Cookie Butter Cups
Prep time
Bake time
Total time
Serves: 2dz
  • Solid Vegetable Shortening ¾ cup (170g)
  • Biscoff Cookie Butter ½ cup (130g)
  • Light Brown Sugar packed 1¼ cup (260g)
  • Oat Milk (or any milk of your choice) 3 Tablespoons (45ml)
  • Vanilla Extract 2 teaspoons (10ml)
  • Flax Meal 1 Tablespoon (8g)
  • Hot Water 3 Tablespoons (45ml)
  • All Purpose Flour 1¾ cup (218g)
  • Baking Soda ¾ teaspoon
  • Salt ½ teaspoon
  • Biscoff Cookie Butter for filling cups 1 cup
  • Vegan Chocolate for filling 1 cup *optional
  1. Combine the hot water with the flax meal and let it stand to thicken about 5-10 minutes
  2. Cream the shortening, cookie butter and brown sugar until well blended, no need for light and fluffy here~ about 2 minutes on high speed.
  3. Add the flax paste and blend well.
  4. Add the flour baking soda and salt all at once and mix to combine.
  5. Add the milk and vanilla extract last and mix just until it all comes together
  6. Chill dough for about 15 minutes while you preheat the oven to 350°F
  7. Prepare the mini muffin tin with a light spray of pan grease
  8. With a #100 Scoop drop rounded scoops into each cavity.

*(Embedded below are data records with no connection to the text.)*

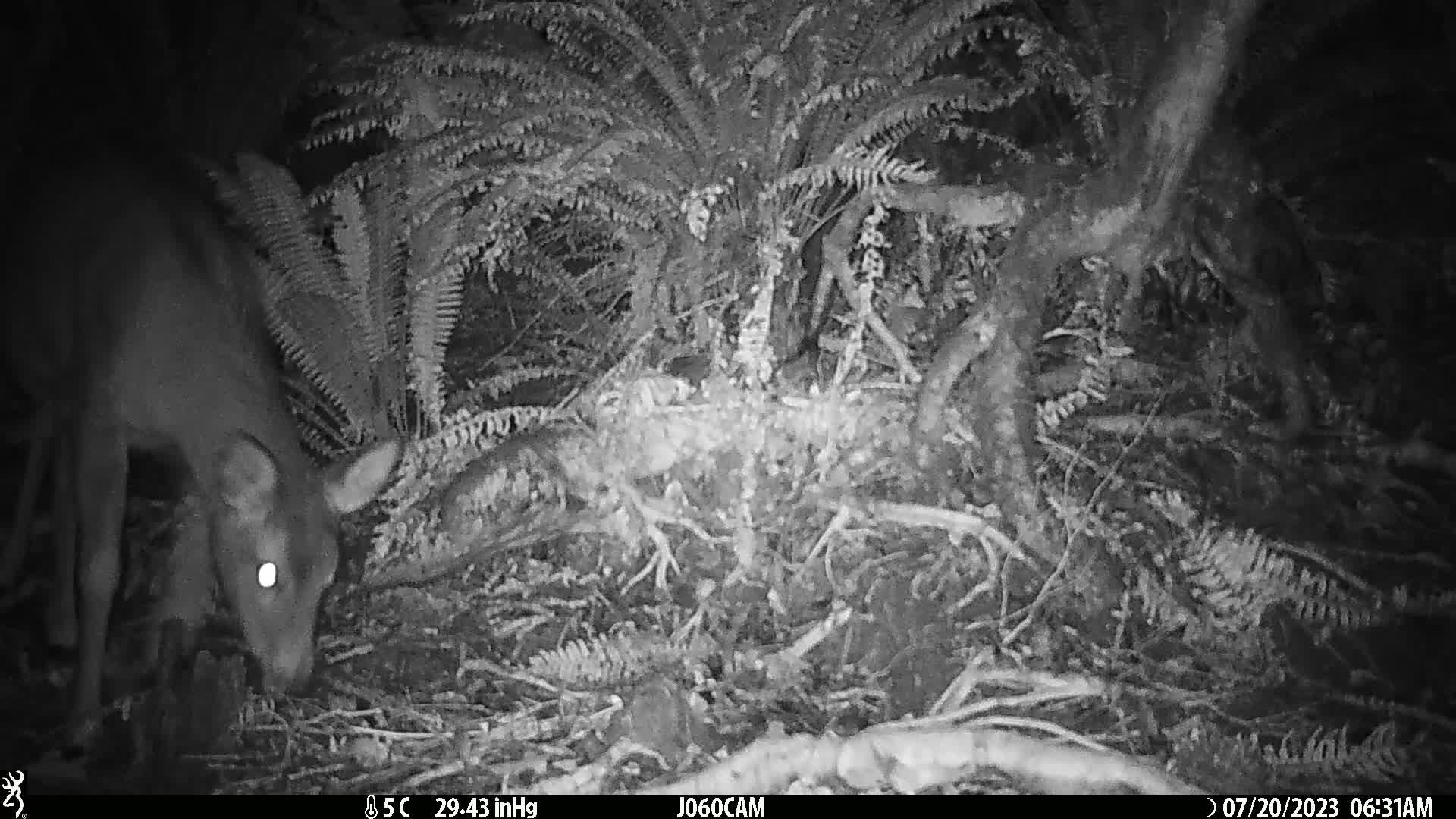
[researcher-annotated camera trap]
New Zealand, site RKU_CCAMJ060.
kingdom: Animalia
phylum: Chordata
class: Mammalia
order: Artiodactyla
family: Cervidae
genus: Odocoileus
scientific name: Odocoileus virginianus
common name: white-tailed deer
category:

  9. Press the dough with your fingers so it spreads to the sides of each cavity
  10. Bake for 8 - 10 minutes until they are done
  11. Allow to cool in the tins slightly then unmold onto a cooling rack
  12. Once the cookies are cooled~ fill the sunken centers with cookie butter and a spot of chocolate on each
Store cookies for up to 10 days in an airtight container.